■ **Work instruction**: Repeat only the lines below that run from the line with "Classify this cell by malaria status." to the line with "- Modality: micrograph", ends included; skip every picture.

■ **Provided information**:
==========
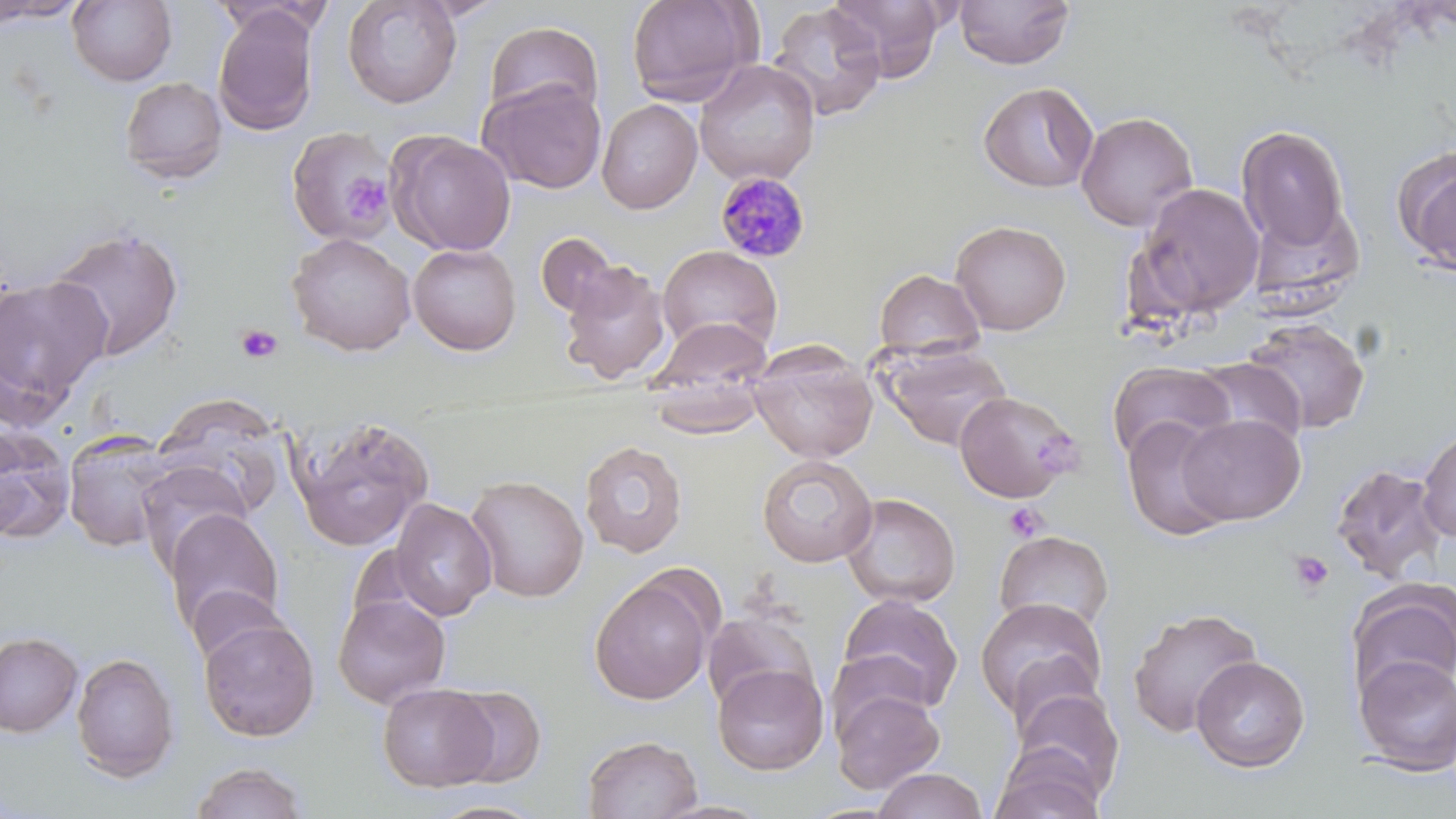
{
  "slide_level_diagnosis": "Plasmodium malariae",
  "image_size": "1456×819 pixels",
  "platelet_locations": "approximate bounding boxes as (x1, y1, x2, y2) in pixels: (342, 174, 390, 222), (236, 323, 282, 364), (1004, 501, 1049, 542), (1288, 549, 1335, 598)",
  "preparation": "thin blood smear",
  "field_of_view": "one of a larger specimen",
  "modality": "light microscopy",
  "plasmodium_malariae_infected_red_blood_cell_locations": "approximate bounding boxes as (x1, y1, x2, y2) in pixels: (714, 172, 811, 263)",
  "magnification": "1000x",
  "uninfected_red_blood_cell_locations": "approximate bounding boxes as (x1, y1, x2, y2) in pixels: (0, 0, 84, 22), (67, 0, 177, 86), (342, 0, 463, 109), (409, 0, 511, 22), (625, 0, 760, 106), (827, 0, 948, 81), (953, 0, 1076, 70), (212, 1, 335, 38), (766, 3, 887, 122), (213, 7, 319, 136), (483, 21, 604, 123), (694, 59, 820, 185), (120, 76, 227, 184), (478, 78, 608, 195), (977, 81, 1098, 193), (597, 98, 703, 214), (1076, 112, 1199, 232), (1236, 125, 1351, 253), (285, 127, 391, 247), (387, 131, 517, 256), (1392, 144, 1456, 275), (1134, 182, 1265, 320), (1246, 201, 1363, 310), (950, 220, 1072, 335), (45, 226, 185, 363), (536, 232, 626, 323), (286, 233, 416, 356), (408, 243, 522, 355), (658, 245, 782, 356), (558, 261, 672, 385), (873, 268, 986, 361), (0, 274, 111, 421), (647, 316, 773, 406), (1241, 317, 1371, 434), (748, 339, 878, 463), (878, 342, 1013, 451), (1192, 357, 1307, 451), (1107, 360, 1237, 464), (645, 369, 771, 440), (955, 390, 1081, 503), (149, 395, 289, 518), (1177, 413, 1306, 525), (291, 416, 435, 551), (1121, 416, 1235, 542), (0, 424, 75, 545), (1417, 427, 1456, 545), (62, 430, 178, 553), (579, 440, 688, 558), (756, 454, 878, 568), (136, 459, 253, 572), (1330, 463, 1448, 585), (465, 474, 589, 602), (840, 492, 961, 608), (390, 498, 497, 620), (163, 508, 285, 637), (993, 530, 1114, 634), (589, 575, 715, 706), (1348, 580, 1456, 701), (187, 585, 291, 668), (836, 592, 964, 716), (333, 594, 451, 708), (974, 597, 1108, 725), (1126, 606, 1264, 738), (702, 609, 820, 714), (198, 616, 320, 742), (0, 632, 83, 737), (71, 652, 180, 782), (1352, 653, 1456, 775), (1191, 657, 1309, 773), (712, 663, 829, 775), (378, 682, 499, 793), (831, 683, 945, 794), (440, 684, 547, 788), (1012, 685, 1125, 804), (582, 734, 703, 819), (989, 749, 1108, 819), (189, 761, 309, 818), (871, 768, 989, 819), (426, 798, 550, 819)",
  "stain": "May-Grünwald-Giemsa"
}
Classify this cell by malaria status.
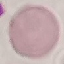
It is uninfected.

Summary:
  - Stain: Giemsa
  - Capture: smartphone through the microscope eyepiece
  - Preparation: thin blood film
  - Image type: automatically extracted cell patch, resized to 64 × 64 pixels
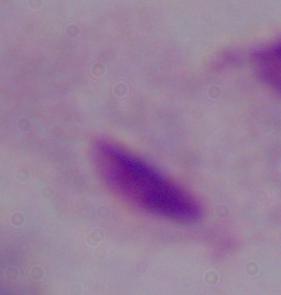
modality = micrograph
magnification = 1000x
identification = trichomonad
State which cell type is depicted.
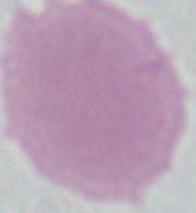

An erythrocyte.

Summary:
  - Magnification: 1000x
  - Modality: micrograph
==========
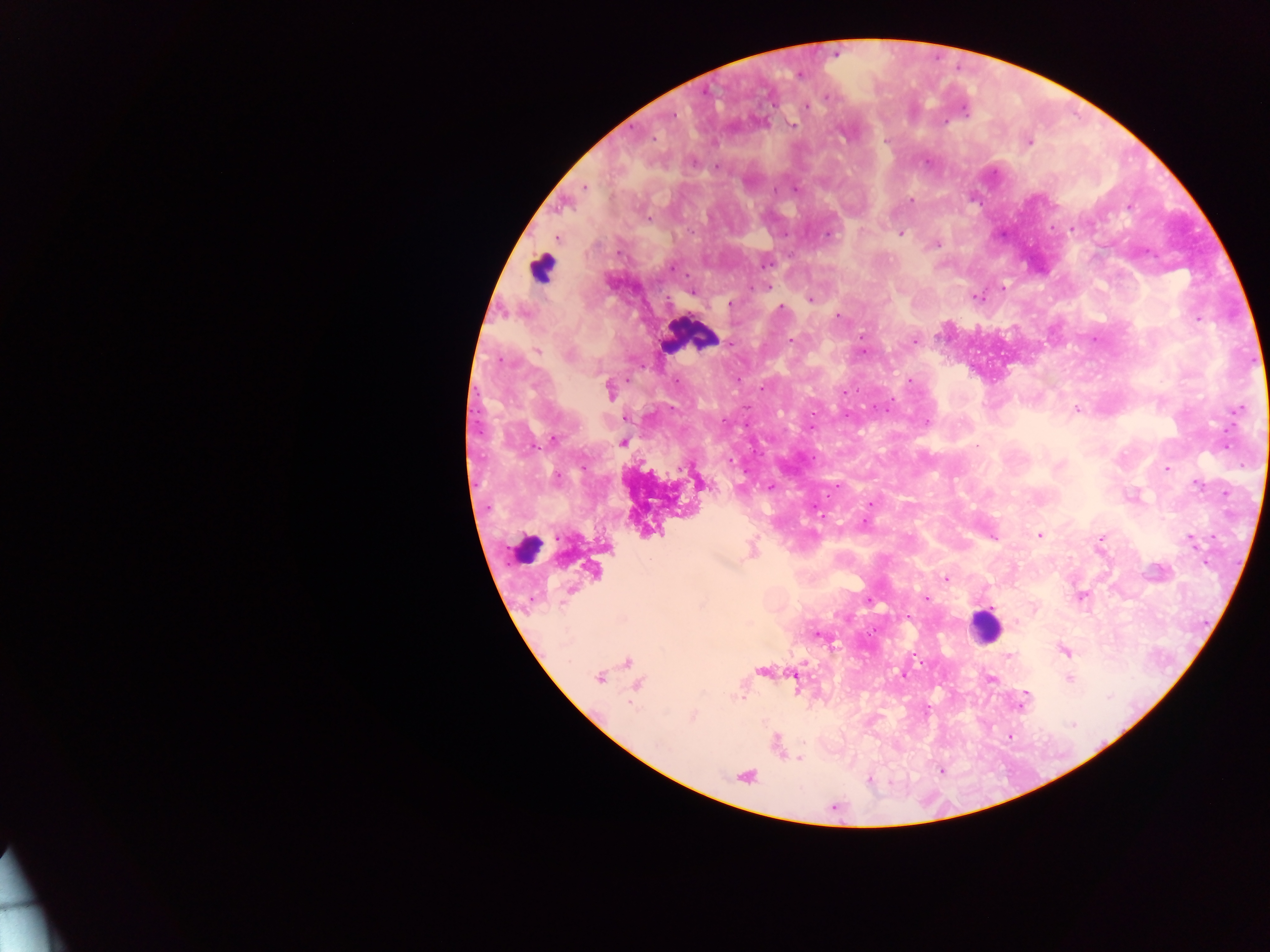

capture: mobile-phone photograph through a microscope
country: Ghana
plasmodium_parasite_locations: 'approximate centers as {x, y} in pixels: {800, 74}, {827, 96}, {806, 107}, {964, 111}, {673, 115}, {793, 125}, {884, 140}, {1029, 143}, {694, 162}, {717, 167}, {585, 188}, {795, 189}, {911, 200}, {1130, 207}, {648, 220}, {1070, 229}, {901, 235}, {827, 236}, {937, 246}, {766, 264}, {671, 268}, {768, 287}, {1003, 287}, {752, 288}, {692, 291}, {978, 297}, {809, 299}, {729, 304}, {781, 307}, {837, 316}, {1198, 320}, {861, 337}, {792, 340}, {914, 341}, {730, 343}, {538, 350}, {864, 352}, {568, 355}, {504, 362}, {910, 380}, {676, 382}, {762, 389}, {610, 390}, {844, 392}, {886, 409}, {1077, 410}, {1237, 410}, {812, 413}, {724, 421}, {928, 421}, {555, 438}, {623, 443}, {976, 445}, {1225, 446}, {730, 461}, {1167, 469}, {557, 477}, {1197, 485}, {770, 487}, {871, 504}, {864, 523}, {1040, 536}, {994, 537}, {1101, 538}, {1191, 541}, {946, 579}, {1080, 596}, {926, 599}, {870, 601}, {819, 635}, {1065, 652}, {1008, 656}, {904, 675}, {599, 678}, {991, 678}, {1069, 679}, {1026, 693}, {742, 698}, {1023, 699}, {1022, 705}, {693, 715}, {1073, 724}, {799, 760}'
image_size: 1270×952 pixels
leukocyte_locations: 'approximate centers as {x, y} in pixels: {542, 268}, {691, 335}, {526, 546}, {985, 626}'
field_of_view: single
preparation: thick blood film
==========
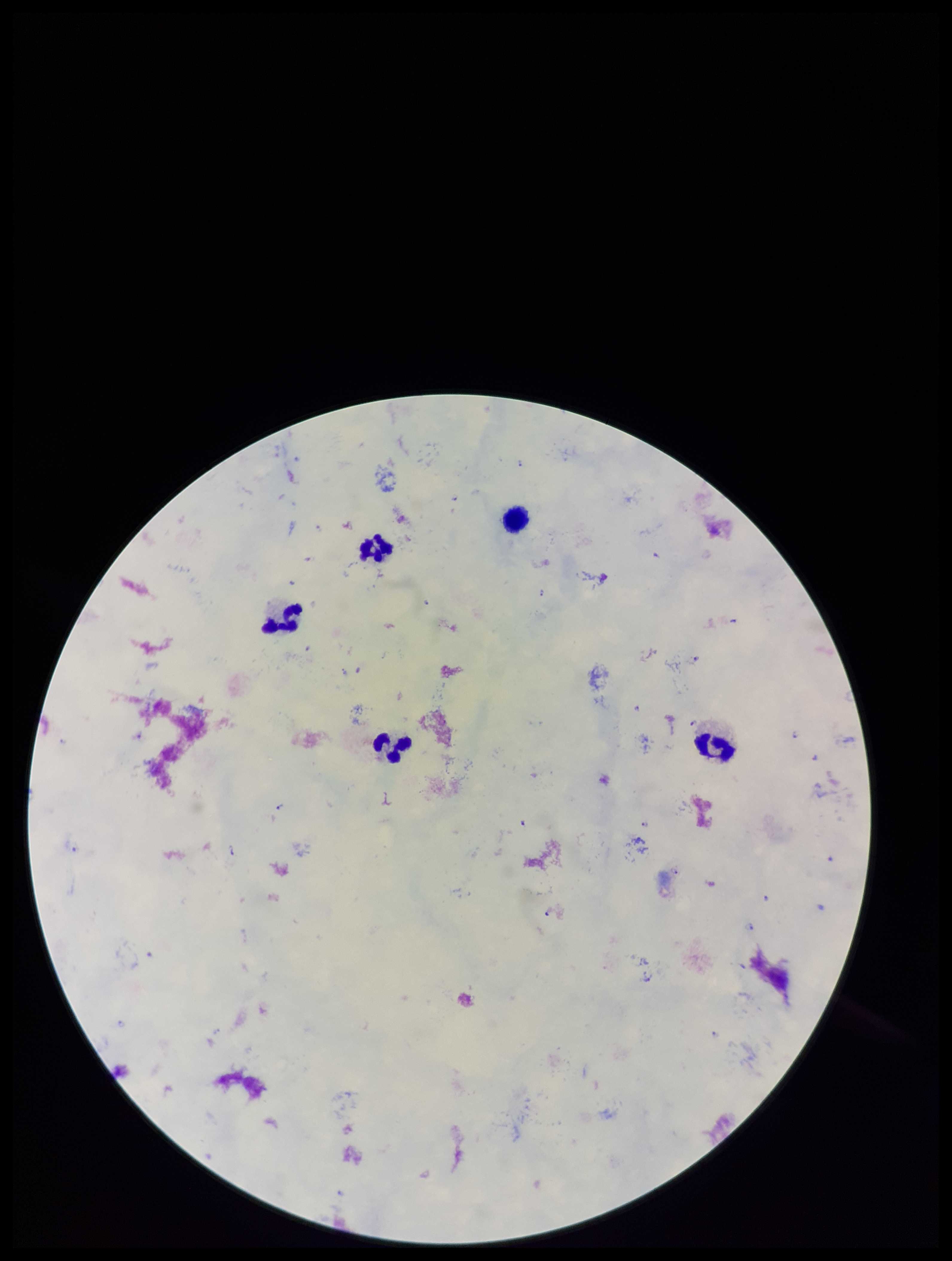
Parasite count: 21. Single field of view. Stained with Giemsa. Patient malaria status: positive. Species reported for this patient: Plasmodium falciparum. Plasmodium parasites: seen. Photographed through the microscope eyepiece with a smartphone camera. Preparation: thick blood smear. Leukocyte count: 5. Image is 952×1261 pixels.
==========
■ **Exercise result**:
Classify this cell by malaria status.
It is uninfected.

Summary:
  - Stain: Giemsa
  - Capture: smartphone through the microscope eyepiece
  - Preparation: thin blood film
  - Image type: automatically extracted cell patch, resized to 64 × 64 pixels
modality = micrograph
magnification = 1000x
identification = trichomonad
State which cell type is depicted.

An erythrocyte.

Summary:
  - Magnification: 1000x
  - Modality: micrograph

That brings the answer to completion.